Purpose-driven brands are powerful forces with unique opportunities to level economic disparities among and within the world’s societies. They can succeed where governments may fail to equalize quality of life through forced redistribution of wealth, controlled wages, and wars. With a citizen perspective—versus that of consumerism—brands give back not only as they grow, but as a means of growth. It’s all about the innate human desire to share excess.

If you’re not familiar with Tom’s Shoes, you might want to crawl out from under your rock. Especially today, because its truly purpose-driven model has come of age among many of the world’s largest companies.  Now in its 12th year and after giving away more than 60 million pairs of shoes, Tom’s Shoes (truncated from Tomorrow’s Shoes) sold to Bain Capital in 2014 for $625 million.

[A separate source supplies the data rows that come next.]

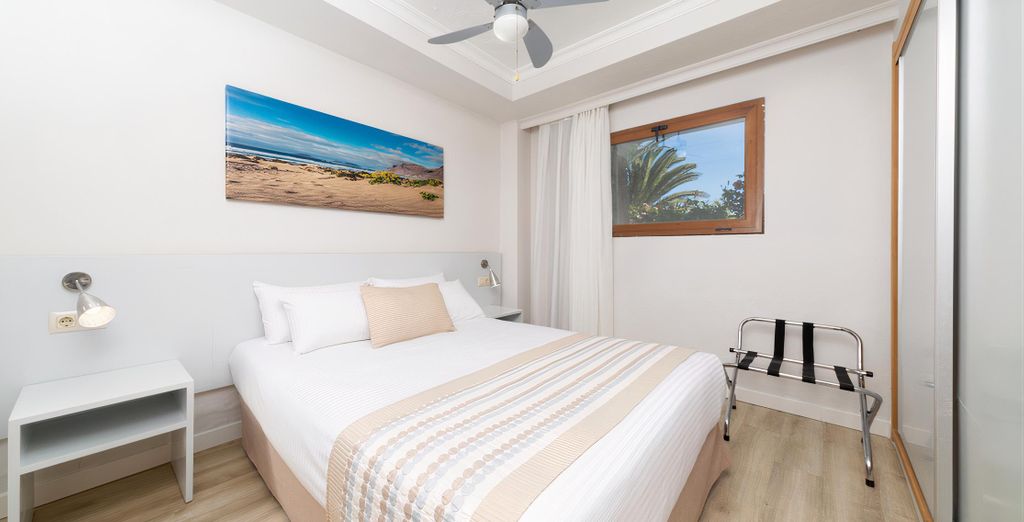 Los Zocos Impressive Lanzarote 4*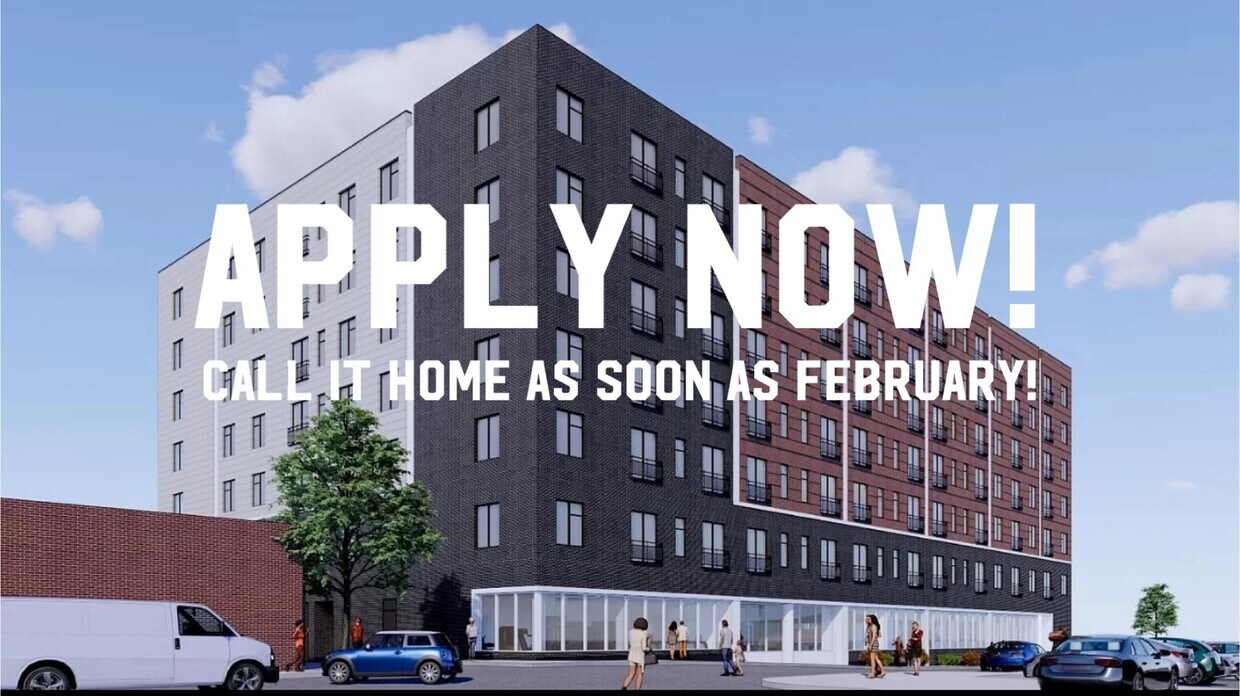 The Flats on High Street Apartments in Nashua, NH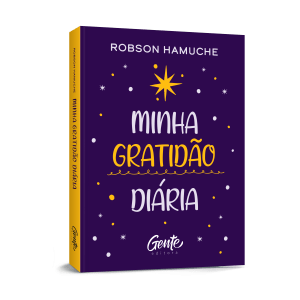 Minha Gratidão Diária - Robson Hamuche
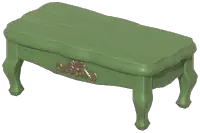 Retro Tea Table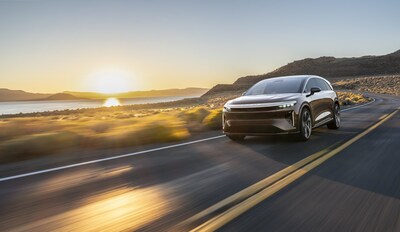 Lucid Gravity Touring Orders Now Open in Canada; The Luxury Electric SUV Designed Without Compromise Starts at $113,500 CDN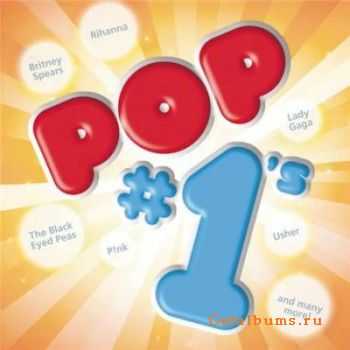 VA - Pop Number 1's (2011)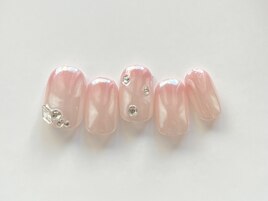 グラデーション×オーロラ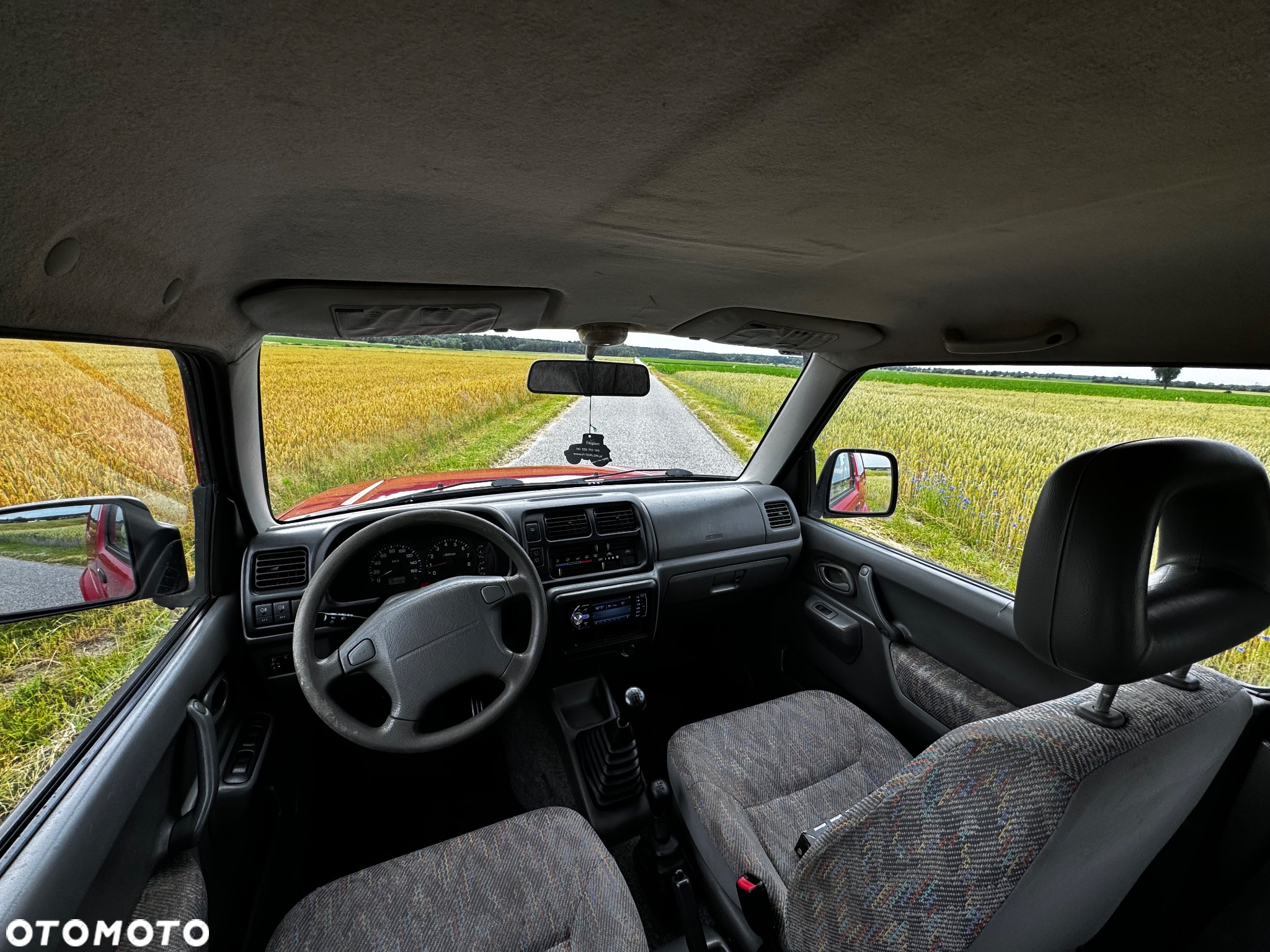 Suzuki Jimny 1.3 Jeans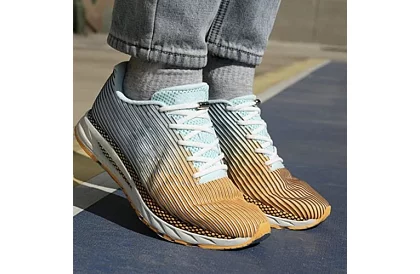 Rugalmas cipőfűzők - megkötés nélkül - fehér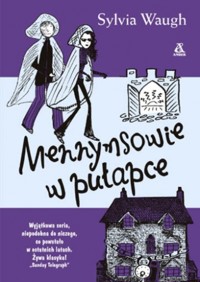 Mennymsowie w pułapce - Sylvia Waugh - ebook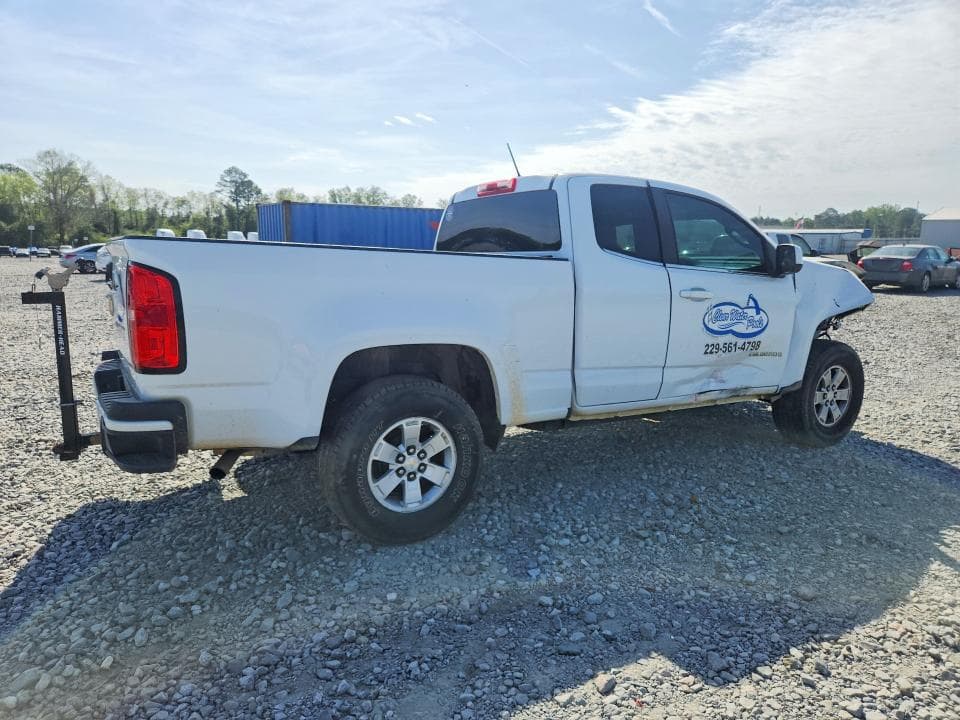 2018 CHEVROLET COLORADO 3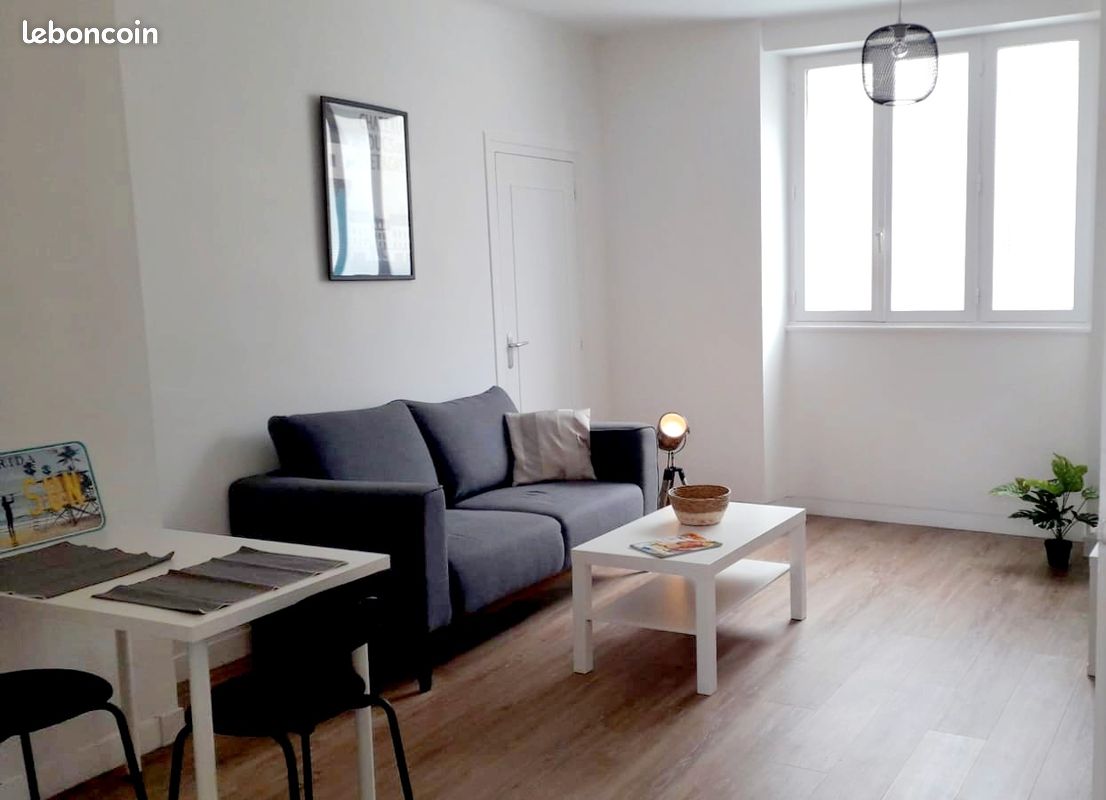 Appartement 1 pièce 30 m² · à Nantes · 30 m² · 685 €/mois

And now the brand is expanding its concept to saving sight, access to water, helping provide safer births, and preventing bullying.

The 3P Imperative

On the surface, purpose and social responsibility may seem self-evident, but in reality the purpose-driven equation runs deeper. For sustainability of both society and enterprise, there are three balancing tenets:

  • Purpose
  • Promise
  • Performance

Tom’s shoes found that their “shoes with a conscience” were, in some cases, robbing the local labor market from shoemakers. So, to compensate and fulfill their mission, they ensured that in such such circumstances, 30% of the shoes are made by local labor. This proactive follow up squarely executed on the two other tenets: keeping the promise and performing as a force for good. Instead of just lobbing free shoes at barefoot populations and patting itself on the back, Tom’s took its mission of social responsibility as seriously as its profitability: the two are interdependent. And it’s a lot better than a potential exposé on 60 Minutes about how Tom’s Shoes is crushing local economies for its own profitability.

This case in point illustrates that purpose isn’t simply a marketing tool or brand differentiator. Once committed, growing a purpose-driven brand is like rearing twins. The purpose piece must be fed, educated, and sheltered with as much focus and passion as its twin commercial charter. Or maybe it just takes a perspective like Blake Mycoskie’s: Mission first. Then the money comes.

Fine Line? Or No Line at All.

Purpose, promise, performance. Are they brand tenets, or purpose tenets? Or are they one in the same? To whom will your brand appeal: Consumers or citizens seeking “responsible consumption”?

Authenticity is the Litmus Test

Successful purpose-driven brands can take many shapes, but—bottom line—they are all authentic. Unilever’s Lifebuoy soap used a signature story to link the brand to India’s “Help a Child Reach Five,” campaign, a hand-washing program to prevent infant death. This effort was an example of the broader corporate vision to ‘make sustainable living commonplace’, which is evident in projects such as Foundry Ideas, a global crowdsourcing platform that looks to solve sustainability issues in the areas of sanitation, hygiene, and nutrition. Unilever chief marketing and communications officer Keith Weed: “One of our core beliefs is that you cannot have a healthy business in an unhealthy society. Sustainability is all encompassing at Unilever and it bridges between environmental and social sustainability, to enable people to live sustainably and businesses to operate sustainably.”

The Business Benefits of Purpose-Driven Brands

Aligning employees around a tangible purpose provides a more intuitive platform than a litany of business-driven objectives or vanilla brand values the imported by the CEO from her last gig. People inherently like being associated with helping others. It’s a hallmark of humanity, one of the reasons we’re still here on earth. Ideally, like Tom’s Shoes, starting a business from the social mission and backing into commercial goals is the ideal. But for existing brands, carefully selecting a purpose that aligns with the primary business can potentially lower management costs, catapult innovation, and improve productivity. But it’s got to be a sustainable effort with room to evolve as things change around it.

Could it be that brands with a social conscience can save lives? Cure disease? Wipe out world hunger? Some already are. And why not? Which is more appealing to you: giving or cost?

Can you imagine helping drive the transformation from “consumerism” to “social citizenship”? Doesn’t it sound like a more meaningful career than selling fresh breath and whiter smiles?